コンビ二考

 オイラは基本的にコンビ二の店員がどれだけ態度が悪くても、腹は立たない。コンビ二の主要なサービスってのは、24時間営業してくれるとか、色んな品を揃えてくれるとか、新しい雑誌が入ったら即並べてくれるってところにあるのであって、店員による接客なんてのは、それらに比べたら優先順位は断然低いと思ってるからだ。同じようにファミレスの店員とかファーストフード店とかブックオフの店員の質が相当低くても腹はたたない。


 自宅の近所のコンビニにとても愛想がよくて、見るからに利発そうで、とても献身的に働いてる店員がいる。オイラはこういう店員に遭遇すると、ちょっと戸惑う。
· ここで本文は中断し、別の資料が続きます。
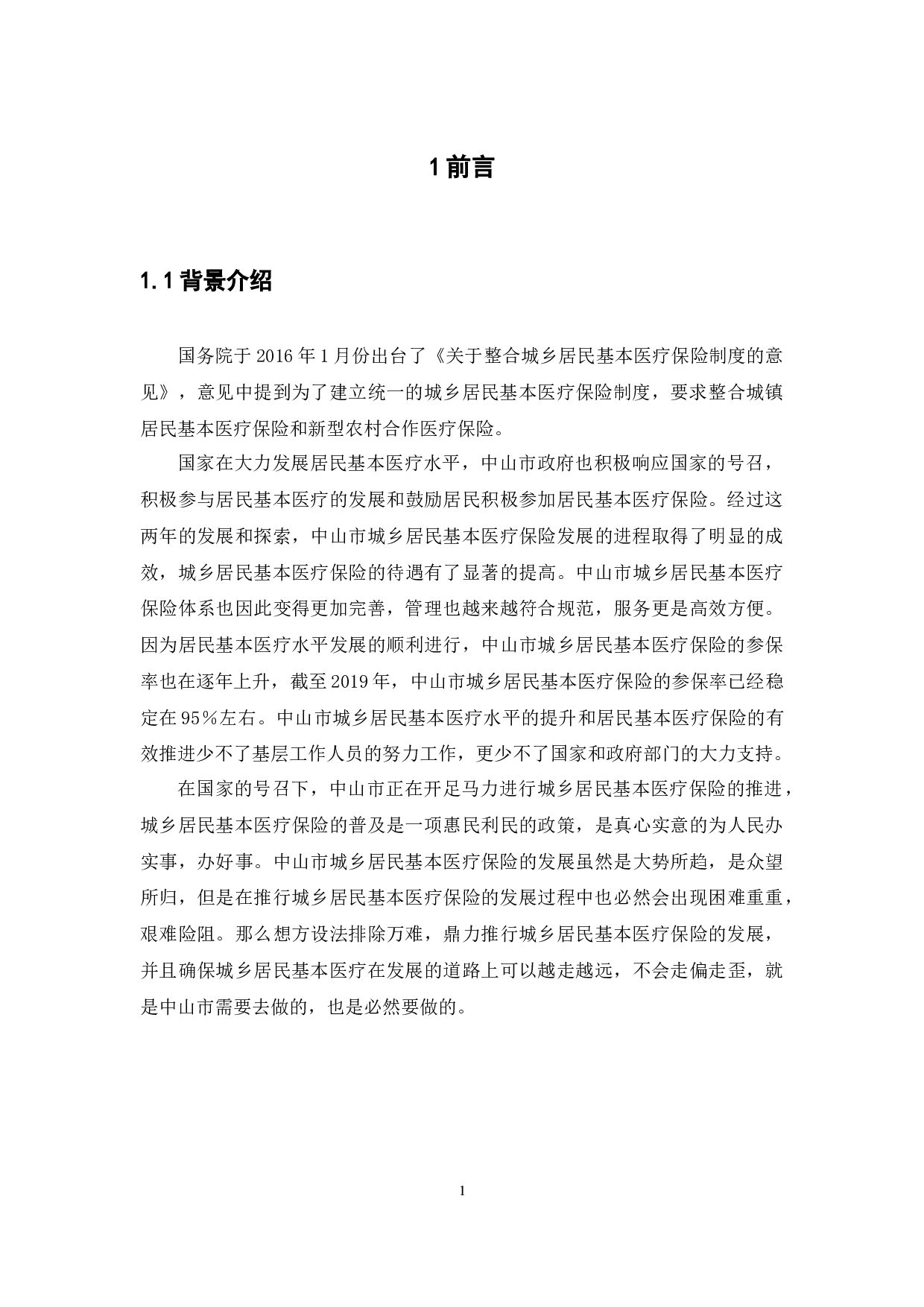 1 前言

1.1 背景介绍

国务院于 2016 年 1 月份出台了《关于整合城乡居民基本医疗保险制度的意见》，意见中提到为了建立统一的城乡居民基本医疗保险制度，要求整合城镇居民基本医疗保险和新型农村合作医疗保险。

国家在大力发展居民基本医疗水平，中山市政府也积极响应国家的号召，积极参与居民基本医疗的发展和鼓励居民积极参加居民基本医疗保险。经过这两年的发展和探索，中山市城乡居民基本医疗保险发展的进程取得了明显的成效，城乡居民基本医疗保险的待遇有了显著的提高。中山市城乡居民基本医疗保险体系也因此变得更加完善，管理也越来越符合规范，服务更是高效方便。因为居民基本医疗水平发展的顺利进行，中山市城乡居民基本医疗保险的参保率也在逐年上升，截至 2019 年，中山市城乡居民基本医疗保险的参保率已经稳定在 95%左右。中山市城乡居民基本医疗水平的提升和居民基本医疗保险的有效推进少不了基层工作人员的努力工作，更少不了国家和政府部门的大力支持。

在国家的号召下，中山市正在开足马力进行城乡居民基本医疗保险的推进，城乡居民基本医疗保险的普及是一项惠民利民的政策，是真心实意的为人民办实事，办好事。中山市城乡居民基本医疗保险的发展虽然是大势所趋，是众望所归，但是在推行城乡居民基本医疗保险的发展过程中也必然会出现困难重重，艰难险阻。那么想方设法排除万难，鼎力推行城乡居民基本医疗保险的发展，并且确保城乡居民基本医疗在发展的道路上可以越走越远，不会走偏走歪，就是中山市需要去做的，也是必然要做的。

1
コンビニはコンビニとして営業してくれるだけで、オイラにとっては充分有難いのに、そこにさらに感じの良い、接客が加わると、なんかトゥーマッチというか、いや、そこまでしなくてもイッスヨっていうか、不当なほど過剰なサービスを受けちゃってる感じがしちゃうのだ。


 彼はきっと、真面目なんだろうし、そうした方が彼としても気分が良いのだろうし、特に誰に強制されずともそうしたくてしてるんだろう(ちなみに、もう一人の相方的な店員はとても愛想が悪くて、オイラとしてはとっても買い物しやすい)。 彼の仕事への態度は評価されていい筈だし、もし、そこのコンビニの売上が伸びたのなら彼の上質な接客が関係してるのではないかと思いたい。
でも、彼のような真面目な接客をしている人間が、より上質な接客を目指したいのならコンビニのバイトというのはそぐわないんだろうな。まあ、彼だってコンビニのバイトを一生続けるなんて、まるで考えてはいなんだろうけどさ。


 彼の相方のようなまるで愛想のない人間でも普通に勤まるようにコンビニのバイトの仕事というのは出来ている。それはそれで良いことだと思う。ベタベタした人間関係が苦手な人だっているし、コンビニの店員に一々話し掛けられるようなフレンドリー過ぎるコンビニなんて勘弁して欲しい(彼はそんなことしないけどね)。だから、コンビニではあまりに模範的過ぎる接客をしてしまう人間は返って浮いてしまうことになる。ありがとうございまーすってお礼の台詞は棒読みで充分なのだ。



 彼は今日もとても感じが良かった。今は、残念ながらその感じの良さが報われることはあまりなさそうなんだけど、彼のような人間がその美点を最大限生かすことの出来る職場をいつか見つけて欲しいものだと、密かに祈りながら家路につく、秋の夜長なのでした。


 長時間労働で体壊したりしないでね。